One of the treasures of Market Lavington is a little book published in 1855 with the longest full title you could imagine – so here we’ll shorten it to ‘A Topographical Account of Market Lavington’. This was written by the Reverend H Atley and includes some sketches of various locations within the village.

Let’s quote from the book.

A small stream rises at the farther end of Easterton, and supplies the sheet of water in the grounds at Fiddington (where there is a pleasant and comfortable asylum .for lunatics), winds to Northbrook, passes on through the meads at Ladywood to Russell mill, where it joins another stream (which rises at Newlam, a mile from West Lavington; this formerly covered a space of seven acres, but is now reduced to very narrow limits).

United in one it pursues its way towards Bath and Bristol, where it falls into the Avon and Severn. A branch which turns off towards Devizes empties itself into the Avon and Kennet canal; in its progress it forms the moving power to several mills, and imparts fertility to the various meads in its course.

The meads at Ladywood get a mention here and Ladywood Vale gets a lovely sketch.

Ladywood Vale - an 1855 sketch by H Atley

Ladywood Vale – an 1855 sketch by H Atley

We find it just about impossible to tie this picture into 21st century reality. A 1900 large scale OS map does show Lady Wood and also a pine wood so maybe our artist stood in that area.

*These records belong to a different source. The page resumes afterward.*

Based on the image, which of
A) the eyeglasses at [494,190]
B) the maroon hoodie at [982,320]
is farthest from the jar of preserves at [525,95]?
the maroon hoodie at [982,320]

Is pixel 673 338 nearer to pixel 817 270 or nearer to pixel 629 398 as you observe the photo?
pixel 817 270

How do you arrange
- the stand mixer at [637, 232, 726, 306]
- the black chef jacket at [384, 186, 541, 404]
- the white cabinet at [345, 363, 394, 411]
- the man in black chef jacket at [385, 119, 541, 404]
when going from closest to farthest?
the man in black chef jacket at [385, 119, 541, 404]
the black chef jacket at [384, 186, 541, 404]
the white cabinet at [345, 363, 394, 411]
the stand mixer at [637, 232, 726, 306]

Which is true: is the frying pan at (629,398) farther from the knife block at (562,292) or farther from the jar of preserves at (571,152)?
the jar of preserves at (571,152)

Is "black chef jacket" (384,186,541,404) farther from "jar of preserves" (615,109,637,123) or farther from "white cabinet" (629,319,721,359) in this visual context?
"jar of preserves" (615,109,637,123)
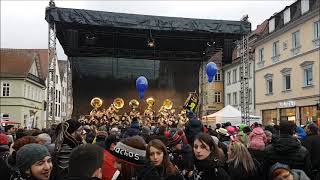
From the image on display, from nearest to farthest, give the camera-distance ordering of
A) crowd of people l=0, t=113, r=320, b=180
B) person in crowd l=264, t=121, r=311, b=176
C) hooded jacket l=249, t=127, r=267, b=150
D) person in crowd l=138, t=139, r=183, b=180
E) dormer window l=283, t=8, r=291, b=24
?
crowd of people l=0, t=113, r=320, b=180 < person in crowd l=138, t=139, r=183, b=180 < person in crowd l=264, t=121, r=311, b=176 < hooded jacket l=249, t=127, r=267, b=150 < dormer window l=283, t=8, r=291, b=24

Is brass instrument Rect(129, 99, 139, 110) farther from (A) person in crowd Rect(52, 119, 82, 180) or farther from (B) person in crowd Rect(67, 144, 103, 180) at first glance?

1900 map extract showing Lady Wood and nearby pine woods

1900 map extract showing Lady Wood and nearby pine woods

It’s a lovely sketch and a lovely little book. The whole area is entirely changed now for Ladywood is a road name on the Grove Farm estate. The sketch, which predates common photography, gives us some idea of the rural nature of what was actually a market town at that time.